#### Given instruction:
Identify each line in the entries below that contains the word "hand", and copy those lines in the order they appear.

#### Data rows:
-- begin --

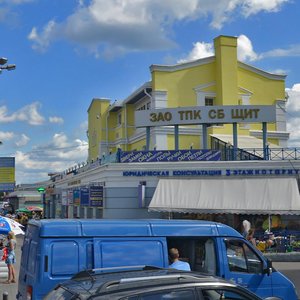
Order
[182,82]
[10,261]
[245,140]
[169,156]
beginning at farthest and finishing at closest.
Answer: [182,82] < [245,140] < [169,156] < [10,261]

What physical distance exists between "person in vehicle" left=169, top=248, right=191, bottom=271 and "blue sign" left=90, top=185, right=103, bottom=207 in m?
19.3

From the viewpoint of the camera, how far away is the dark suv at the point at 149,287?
4891mm

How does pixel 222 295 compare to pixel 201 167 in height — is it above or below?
below

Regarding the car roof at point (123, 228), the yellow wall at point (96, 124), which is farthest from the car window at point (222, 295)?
the yellow wall at point (96, 124)

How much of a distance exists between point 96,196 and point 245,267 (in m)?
19.2

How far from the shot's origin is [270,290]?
8953mm

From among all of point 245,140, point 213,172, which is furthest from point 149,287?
point 245,140

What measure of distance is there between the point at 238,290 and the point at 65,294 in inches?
69.6

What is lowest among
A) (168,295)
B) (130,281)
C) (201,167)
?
(168,295)

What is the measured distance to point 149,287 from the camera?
197 inches

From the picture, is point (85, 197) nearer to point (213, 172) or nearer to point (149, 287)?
point (213, 172)

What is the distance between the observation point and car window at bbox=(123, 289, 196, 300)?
4.90 m

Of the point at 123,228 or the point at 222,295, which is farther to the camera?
the point at 123,228

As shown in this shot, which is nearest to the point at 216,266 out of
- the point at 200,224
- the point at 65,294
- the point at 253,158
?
the point at 200,224
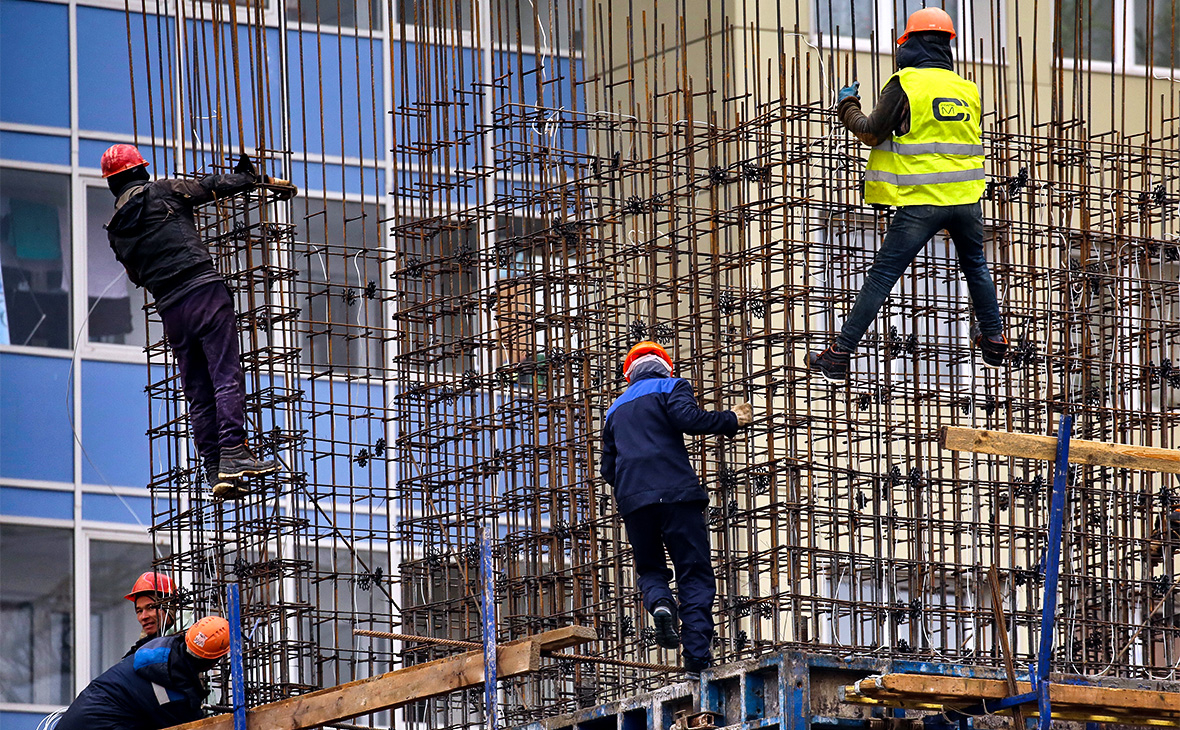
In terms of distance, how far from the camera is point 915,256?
16.9m

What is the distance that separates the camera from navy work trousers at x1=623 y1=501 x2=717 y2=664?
15.8 metres

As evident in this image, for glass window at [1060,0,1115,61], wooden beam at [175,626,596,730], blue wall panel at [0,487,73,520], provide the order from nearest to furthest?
wooden beam at [175,626,596,730] → blue wall panel at [0,487,73,520] → glass window at [1060,0,1115,61]

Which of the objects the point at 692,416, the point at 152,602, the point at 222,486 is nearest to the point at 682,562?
the point at 692,416

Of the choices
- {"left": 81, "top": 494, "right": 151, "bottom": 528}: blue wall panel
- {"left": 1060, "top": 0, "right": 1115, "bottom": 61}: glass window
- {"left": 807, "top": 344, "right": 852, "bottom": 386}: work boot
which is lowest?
{"left": 81, "top": 494, "right": 151, "bottom": 528}: blue wall panel

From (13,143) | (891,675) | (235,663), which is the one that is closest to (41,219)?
(13,143)

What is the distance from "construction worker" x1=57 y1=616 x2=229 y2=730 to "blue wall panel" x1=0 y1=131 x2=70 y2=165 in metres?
12.5

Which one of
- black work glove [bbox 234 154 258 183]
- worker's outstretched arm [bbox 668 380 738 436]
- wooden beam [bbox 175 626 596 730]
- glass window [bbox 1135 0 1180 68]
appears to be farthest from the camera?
glass window [bbox 1135 0 1180 68]

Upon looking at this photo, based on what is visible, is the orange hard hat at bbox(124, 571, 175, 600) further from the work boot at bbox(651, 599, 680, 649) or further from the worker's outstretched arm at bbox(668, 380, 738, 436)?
the worker's outstretched arm at bbox(668, 380, 738, 436)

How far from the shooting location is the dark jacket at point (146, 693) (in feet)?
58.6

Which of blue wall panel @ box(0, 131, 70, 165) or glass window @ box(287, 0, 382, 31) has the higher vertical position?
glass window @ box(287, 0, 382, 31)

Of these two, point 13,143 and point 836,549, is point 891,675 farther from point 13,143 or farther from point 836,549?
point 13,143

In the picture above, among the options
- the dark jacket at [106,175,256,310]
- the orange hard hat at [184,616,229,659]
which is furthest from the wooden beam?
the dark jacket at [106,175,256,310]

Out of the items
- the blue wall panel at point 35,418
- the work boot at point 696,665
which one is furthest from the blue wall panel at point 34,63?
the work boot at point 696,665

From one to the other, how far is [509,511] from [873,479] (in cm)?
377
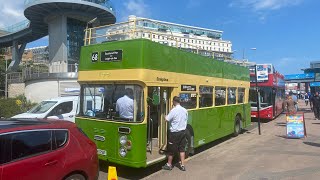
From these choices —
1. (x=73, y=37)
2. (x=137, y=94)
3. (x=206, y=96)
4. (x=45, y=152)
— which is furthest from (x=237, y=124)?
(x=73, y=37)

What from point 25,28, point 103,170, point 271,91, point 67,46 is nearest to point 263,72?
point 271,91

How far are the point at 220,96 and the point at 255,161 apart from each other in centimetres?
355

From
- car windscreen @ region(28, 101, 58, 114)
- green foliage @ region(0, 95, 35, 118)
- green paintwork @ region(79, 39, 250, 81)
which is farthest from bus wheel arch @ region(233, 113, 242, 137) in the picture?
green foliage @ region(0, 95, 35, 118)

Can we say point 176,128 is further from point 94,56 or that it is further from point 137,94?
point 94,56

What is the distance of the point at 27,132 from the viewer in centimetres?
589

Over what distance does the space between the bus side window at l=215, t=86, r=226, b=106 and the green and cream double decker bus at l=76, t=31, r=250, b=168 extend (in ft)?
4.19

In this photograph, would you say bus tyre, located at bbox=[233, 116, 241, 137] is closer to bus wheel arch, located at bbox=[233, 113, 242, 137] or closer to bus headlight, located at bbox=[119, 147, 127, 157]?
bus wheel arch, located at bbox=[233, 113, 242, 137]

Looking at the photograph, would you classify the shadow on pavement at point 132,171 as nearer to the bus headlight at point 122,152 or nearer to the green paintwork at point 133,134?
the green paintwork at point 133,134

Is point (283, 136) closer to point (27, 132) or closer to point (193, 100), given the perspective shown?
point (193, 100)

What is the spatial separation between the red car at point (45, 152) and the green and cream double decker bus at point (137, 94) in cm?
185

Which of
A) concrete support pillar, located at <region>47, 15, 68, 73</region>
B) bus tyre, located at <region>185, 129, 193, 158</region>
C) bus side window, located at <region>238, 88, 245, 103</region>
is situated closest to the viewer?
bus tyre, located at <region>185, 129, 193, 158</region>

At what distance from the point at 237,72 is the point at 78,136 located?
34.3 ft

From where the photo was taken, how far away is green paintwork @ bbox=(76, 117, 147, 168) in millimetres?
8531

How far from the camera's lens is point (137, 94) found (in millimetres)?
8758
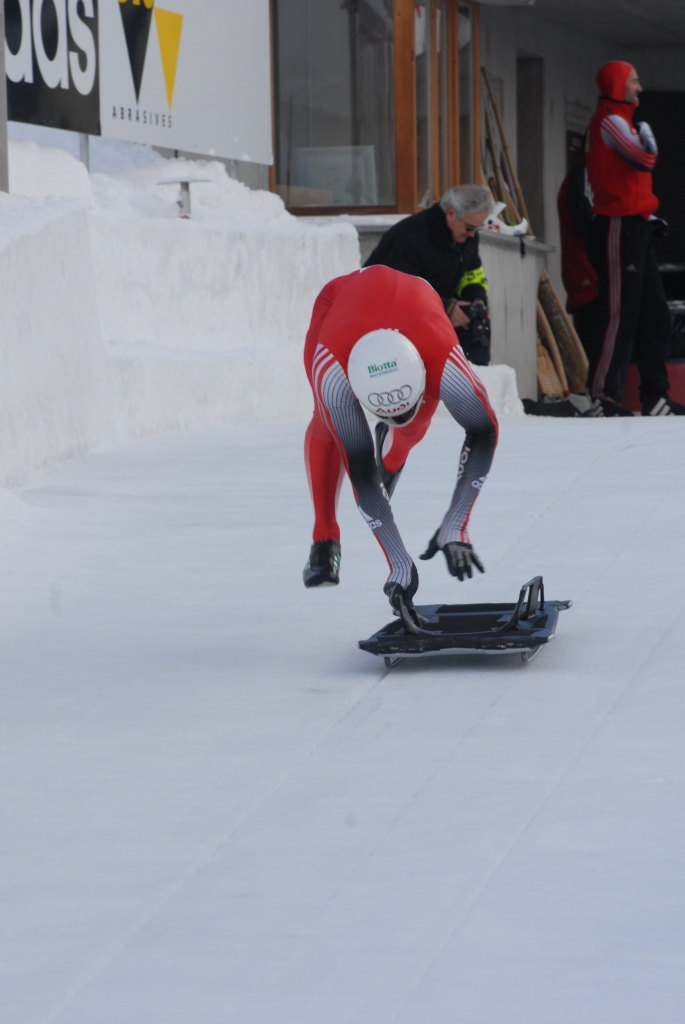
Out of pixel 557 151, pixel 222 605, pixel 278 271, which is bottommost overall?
pixel 222 605

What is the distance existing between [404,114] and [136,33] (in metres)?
2.80

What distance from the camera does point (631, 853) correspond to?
2.45 m

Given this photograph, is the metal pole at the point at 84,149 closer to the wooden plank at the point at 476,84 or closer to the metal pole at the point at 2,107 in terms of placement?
the metal pole at the point at 2,107

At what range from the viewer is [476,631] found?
383cm

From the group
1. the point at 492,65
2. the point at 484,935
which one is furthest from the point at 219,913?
the point at 492,65

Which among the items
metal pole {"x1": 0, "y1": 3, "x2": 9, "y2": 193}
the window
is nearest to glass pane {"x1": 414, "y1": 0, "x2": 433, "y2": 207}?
the window

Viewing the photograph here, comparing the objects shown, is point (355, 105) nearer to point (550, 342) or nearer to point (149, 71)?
point (149, 71)

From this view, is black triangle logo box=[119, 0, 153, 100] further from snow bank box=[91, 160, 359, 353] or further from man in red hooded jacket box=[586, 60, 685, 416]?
man in red hooded jacket box=[586, 60, 685, 416]

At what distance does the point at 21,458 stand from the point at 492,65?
10.6 metres

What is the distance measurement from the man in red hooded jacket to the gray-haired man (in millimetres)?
2187

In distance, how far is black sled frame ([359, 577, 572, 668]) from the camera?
3670 mm

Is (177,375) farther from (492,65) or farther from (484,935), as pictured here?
(492,65)

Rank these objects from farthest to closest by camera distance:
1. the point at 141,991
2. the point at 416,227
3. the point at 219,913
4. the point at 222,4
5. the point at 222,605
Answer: the point at 222,4
the point at 416,227
the point at 222,605
the point at 219,913
the point at 141,991

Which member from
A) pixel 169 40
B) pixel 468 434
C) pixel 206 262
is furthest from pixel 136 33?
pixel 468 434
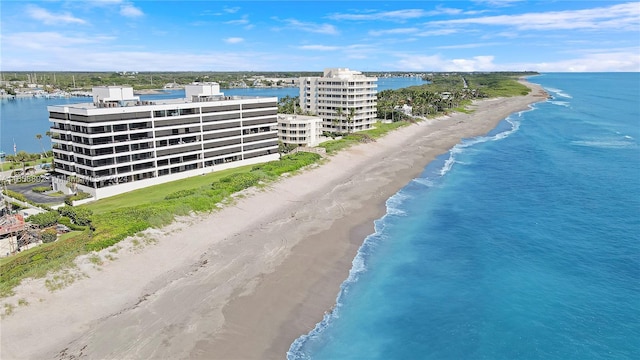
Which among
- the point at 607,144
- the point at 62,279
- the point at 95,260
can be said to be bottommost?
the point at 62,279

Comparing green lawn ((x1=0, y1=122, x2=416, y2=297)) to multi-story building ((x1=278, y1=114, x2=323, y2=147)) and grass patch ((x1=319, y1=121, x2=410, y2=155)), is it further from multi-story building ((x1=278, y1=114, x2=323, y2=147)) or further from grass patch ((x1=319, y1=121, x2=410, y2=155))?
grass patch ((x1=319, y1=121, x2=410, y2=155))

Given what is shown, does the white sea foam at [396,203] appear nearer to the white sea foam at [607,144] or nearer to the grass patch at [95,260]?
the grass patch at [95,260]

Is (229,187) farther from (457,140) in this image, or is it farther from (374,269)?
(457,140)

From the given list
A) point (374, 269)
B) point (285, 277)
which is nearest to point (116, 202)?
point (285, 277)

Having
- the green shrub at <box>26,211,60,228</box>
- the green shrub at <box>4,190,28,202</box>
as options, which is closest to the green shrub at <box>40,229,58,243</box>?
the green shrub at <box>26,211,60,228</box>

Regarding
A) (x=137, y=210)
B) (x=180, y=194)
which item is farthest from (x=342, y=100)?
(x=137, y=210)

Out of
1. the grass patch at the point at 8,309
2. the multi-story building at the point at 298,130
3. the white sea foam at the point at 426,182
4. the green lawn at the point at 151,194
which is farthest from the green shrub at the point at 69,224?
the multi-story building at the point at 298,130

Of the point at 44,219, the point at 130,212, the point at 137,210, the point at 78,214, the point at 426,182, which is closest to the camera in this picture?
the point at 44,219

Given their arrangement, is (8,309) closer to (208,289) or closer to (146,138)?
(208,289)
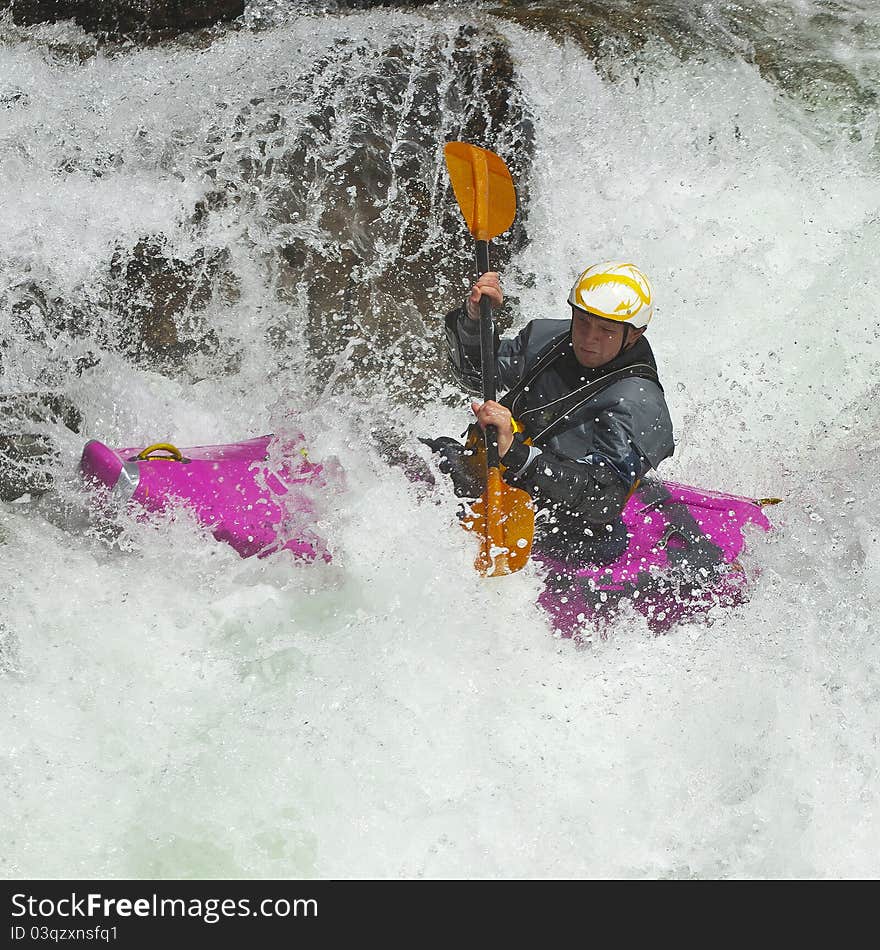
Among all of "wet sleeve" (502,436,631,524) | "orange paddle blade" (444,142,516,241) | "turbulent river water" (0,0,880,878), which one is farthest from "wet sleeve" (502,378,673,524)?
"orange paddle blade" (444,142,516,241)

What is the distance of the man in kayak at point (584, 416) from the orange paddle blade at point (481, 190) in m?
0.35

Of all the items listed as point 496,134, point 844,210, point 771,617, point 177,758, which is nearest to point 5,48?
point 496,134

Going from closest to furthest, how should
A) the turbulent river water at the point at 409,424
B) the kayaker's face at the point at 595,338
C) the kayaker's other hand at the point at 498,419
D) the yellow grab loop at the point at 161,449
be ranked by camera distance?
the kayaker's other hand at the point at 498,419 < the kayaker's face at the point at 595,338 < the turbulent river water at the point at 409,424 < the yellow grab loop at the point at 161,449

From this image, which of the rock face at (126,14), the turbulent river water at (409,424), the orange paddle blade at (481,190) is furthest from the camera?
the rock face at (126,14)

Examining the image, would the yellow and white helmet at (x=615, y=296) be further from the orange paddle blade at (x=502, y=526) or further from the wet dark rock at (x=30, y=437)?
the wet dark rock at (x=30, y=437)

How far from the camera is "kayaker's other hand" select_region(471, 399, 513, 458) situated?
3117mm

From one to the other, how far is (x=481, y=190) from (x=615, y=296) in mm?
793

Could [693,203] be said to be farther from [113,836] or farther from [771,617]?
[113,836]

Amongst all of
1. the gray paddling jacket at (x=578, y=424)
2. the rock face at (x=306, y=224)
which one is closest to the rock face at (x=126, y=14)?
the rock face at (x=306, y=224)

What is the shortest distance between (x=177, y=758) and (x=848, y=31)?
19.9 ft

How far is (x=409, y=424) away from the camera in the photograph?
16.5 feet

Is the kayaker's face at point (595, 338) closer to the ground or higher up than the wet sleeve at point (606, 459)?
higher up

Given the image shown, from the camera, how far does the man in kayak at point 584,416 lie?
10.6ft

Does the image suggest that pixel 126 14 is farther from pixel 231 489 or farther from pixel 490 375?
pixel 490 375
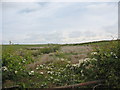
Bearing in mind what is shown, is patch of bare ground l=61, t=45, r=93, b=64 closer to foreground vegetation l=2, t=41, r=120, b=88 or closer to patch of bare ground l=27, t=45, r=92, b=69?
patch of bare ground l=27, t=45, r=92, b=69

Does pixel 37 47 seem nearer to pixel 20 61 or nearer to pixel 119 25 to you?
pixel 20 61

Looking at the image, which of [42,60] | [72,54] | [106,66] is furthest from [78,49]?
[106,66]

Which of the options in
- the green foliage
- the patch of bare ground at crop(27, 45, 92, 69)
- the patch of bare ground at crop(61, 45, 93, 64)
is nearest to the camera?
the green foliage

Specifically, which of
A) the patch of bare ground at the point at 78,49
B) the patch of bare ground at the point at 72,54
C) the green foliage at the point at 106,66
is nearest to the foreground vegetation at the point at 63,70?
the green foliage at the point at 106,66

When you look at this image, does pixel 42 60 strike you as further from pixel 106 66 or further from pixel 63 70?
pixel 106 66

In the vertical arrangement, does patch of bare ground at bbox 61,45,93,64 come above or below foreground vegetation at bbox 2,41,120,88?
above

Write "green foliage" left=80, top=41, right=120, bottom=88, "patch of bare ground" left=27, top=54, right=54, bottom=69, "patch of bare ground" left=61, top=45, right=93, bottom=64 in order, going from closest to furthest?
"green foliage" left=80, top=41, right=120, bottom=88 < "patch of bare ground" left=27, top=54, right=54, bottom=69 < "patch of bare ground" left=61, top=45, right=93, bottom=64

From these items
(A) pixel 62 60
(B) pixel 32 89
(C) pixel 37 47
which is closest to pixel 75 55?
(A) pixel 62 60

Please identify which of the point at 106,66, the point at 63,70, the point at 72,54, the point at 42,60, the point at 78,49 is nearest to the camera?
the point at 106,66

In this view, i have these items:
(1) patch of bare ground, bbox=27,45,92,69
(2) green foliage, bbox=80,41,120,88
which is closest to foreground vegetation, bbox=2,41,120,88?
(2) green foliage, bbox=80,41,120,88

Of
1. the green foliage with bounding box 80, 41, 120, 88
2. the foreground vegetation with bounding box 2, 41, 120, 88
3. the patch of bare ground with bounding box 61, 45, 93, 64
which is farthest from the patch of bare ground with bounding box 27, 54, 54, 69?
the green foliage with bounding box 80, 41, 120, 88

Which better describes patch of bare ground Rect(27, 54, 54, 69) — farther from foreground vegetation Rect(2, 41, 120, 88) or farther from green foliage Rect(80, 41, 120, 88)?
green foliage Rect(80, 41, 120, 88)

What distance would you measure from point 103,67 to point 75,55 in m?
1.03

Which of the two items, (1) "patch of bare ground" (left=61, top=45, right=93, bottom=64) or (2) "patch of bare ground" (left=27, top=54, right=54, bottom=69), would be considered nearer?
(2) "patch of bare ground" (left=27, top=54, right=54, bottom=69)
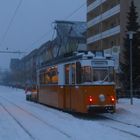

-- end --

#### Response to this task:
C) the kayaker's other hand at the point at 498,419
the kayaker's other hand at the point at 498,419 < the kayaker's face at the point at 595,338 < the turbulent river water at the point at 409,424 < the yellow grab loop at the point at 161,449
How far from the camera is "kayaker's other hand" select_region(471, 399, 513, 458) situated?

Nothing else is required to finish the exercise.